Hey everyone, Ron Gold here.
This news isn’t a surprise, but now it’s official:
Mississippi is the America’s most religious state, according to a Pew Forum study on the levels of devotion in America, which asked respondents whether religion is important in their lives. Eighty-two percent of Mississipians said yes.
Mississippi also leads the nation in weekly church attendance (60%), in frequency of daily prayer (77%), and in the number of people who believe in God (91%).
So does God reward the citizens of Mississippi for their high levels of faith? I can’t say for certain, but I can cite these facts I gleaned from extensive Wikipedia research:
–Mississippi ranked dead last among all the states in terms of overall health according to the Commonwealth Fund.
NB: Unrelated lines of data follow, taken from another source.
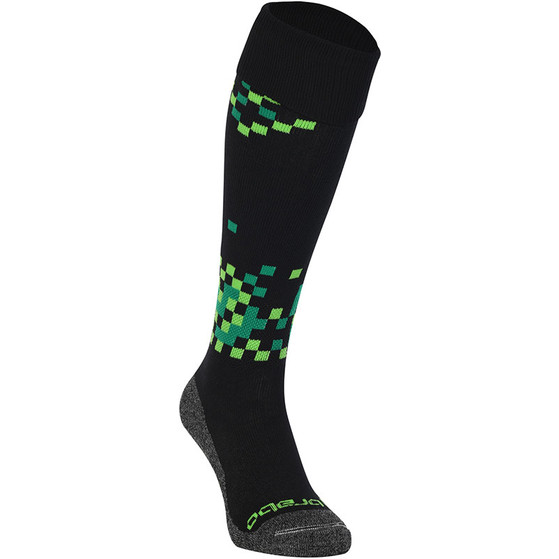 Brabo Socks Wall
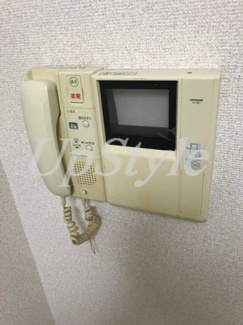 【セキュリティ】 | メイクスデザイン秋葉原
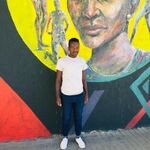 Eerit - instagram username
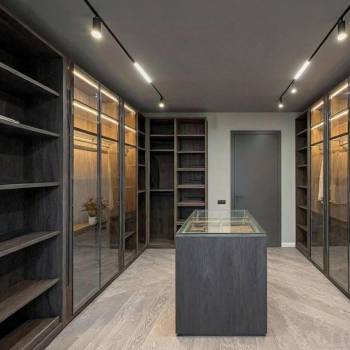 Продается Дом, 400 м²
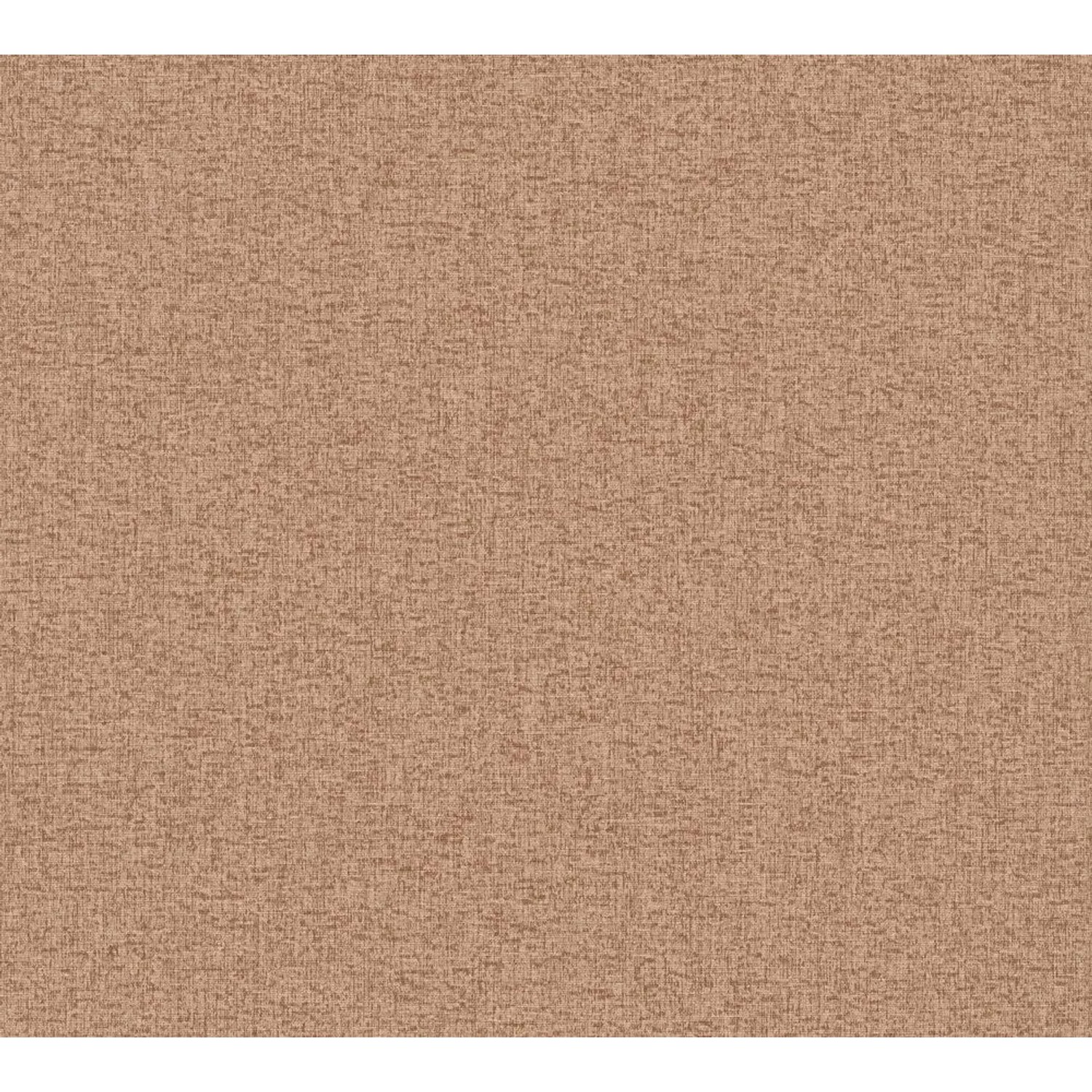 Tadessi Tapete Uni M1-No.10991 Vliestapete in Rot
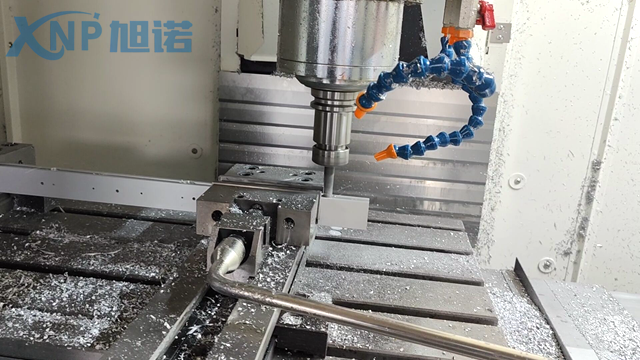 91视频美女午夜黄片免费视频加工打孔，这些小细节你注意了吗？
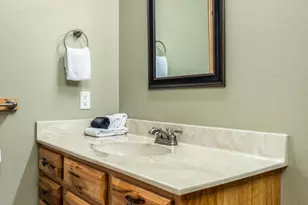 1830 E Gulf Stream Dr, Duck Creek Village, UT 84762 - Photo 12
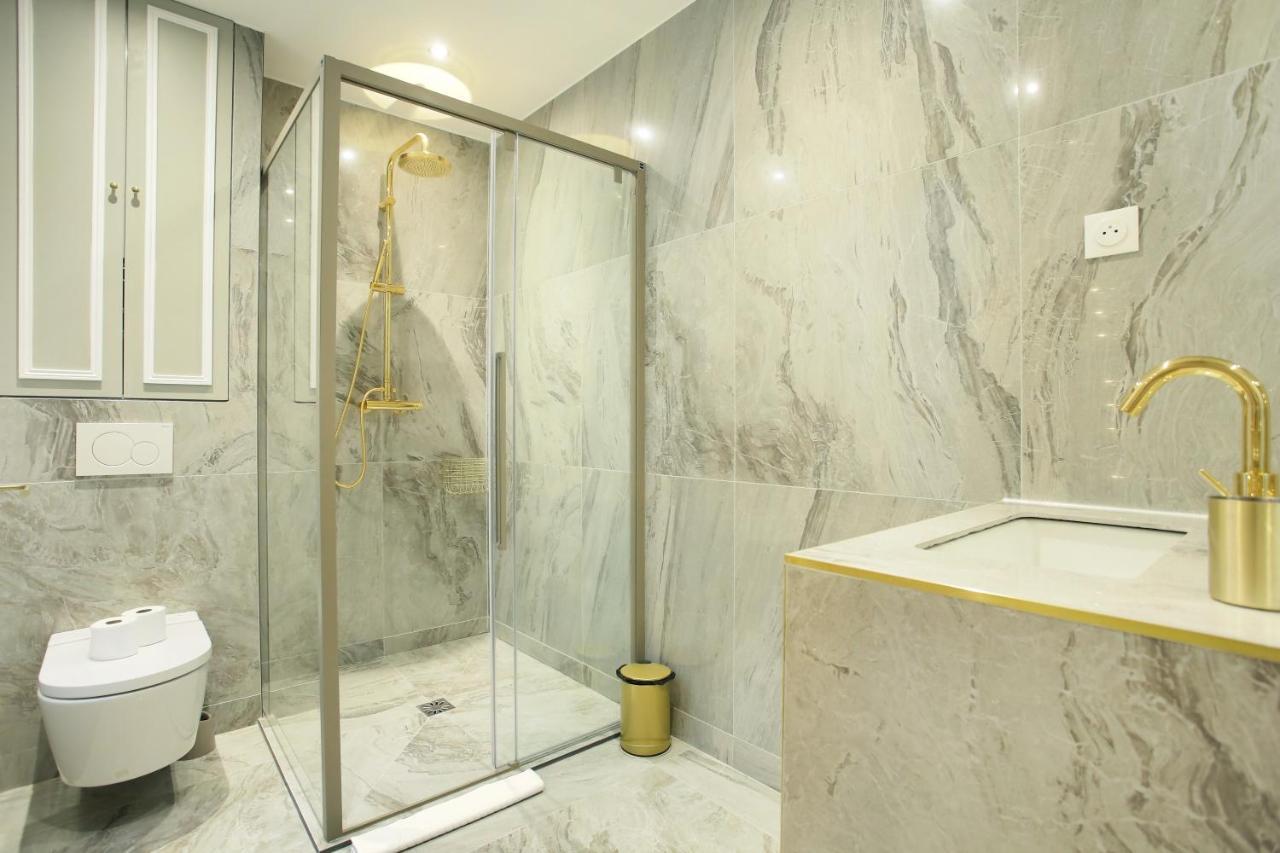 Opera By Prestige Paris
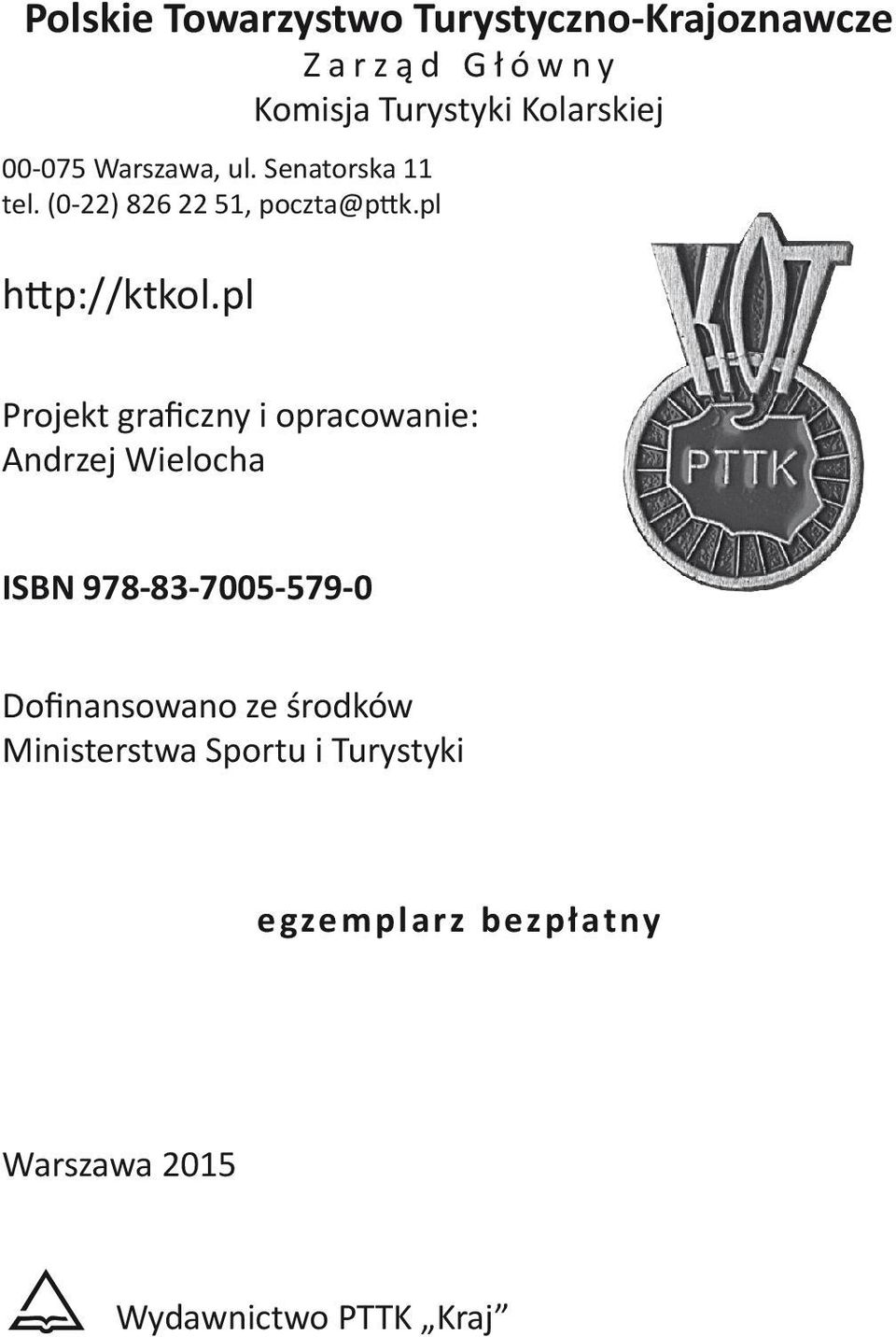 pl http://ktkol.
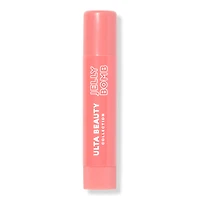 ULTA Beauty Collection Jelly Bomb Lip Balm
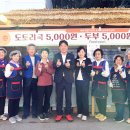 동래읍성역사축제 이미지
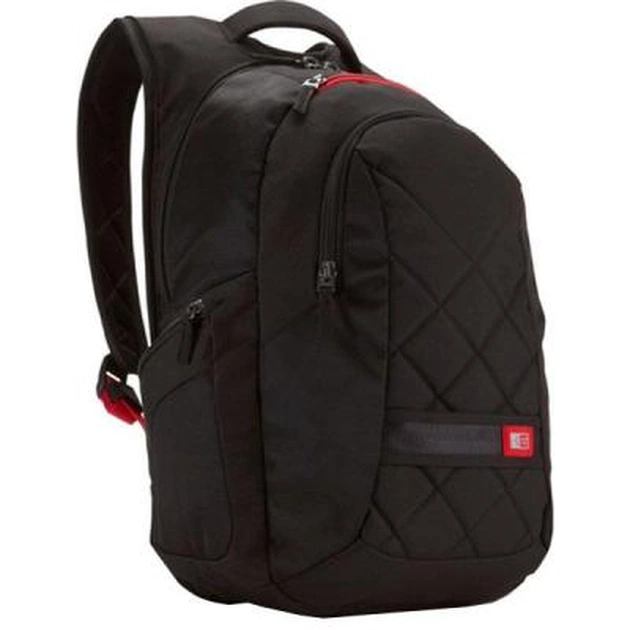 Рюкзак для ноутбука Case Logic 16" DLBP116K (3201268) - изображение 1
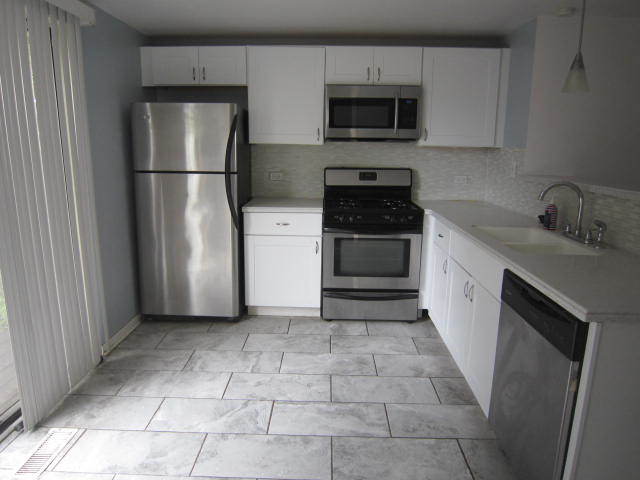 2037 Countryside Lane Round Lake Beach, IL 60073 - Photo 5 of 11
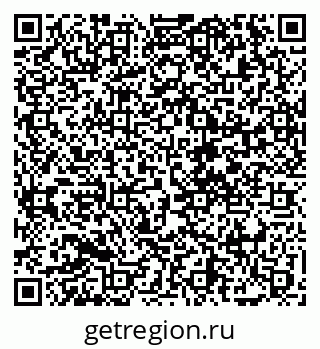79068270527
On the bright side, food is abundant, as the state has very high levels of obesity.
–Their 2006 per capita income was the lowest in the country at $26,908 (though this is somewhat offset by Mississippi’s low cost of living).
–Finally, in 2008, the state ranked last in academic achievement by the American Legislative Exchange Council.
Now contrast Mississippi with Vermont and New Hampshire, the two least religious states according to the Pew Forum study (only 54% of people in these states reported a belief in God). As far as I can tell, these largely godless states have not been punished with severe natural disasters, poor public health, bad education, or horrible economies.
Not that I hate Mississippi–I wish I were there right now, out of freezing weather and an impending blizzard–but it might be time for the fine people of that state to reexamine their priorities.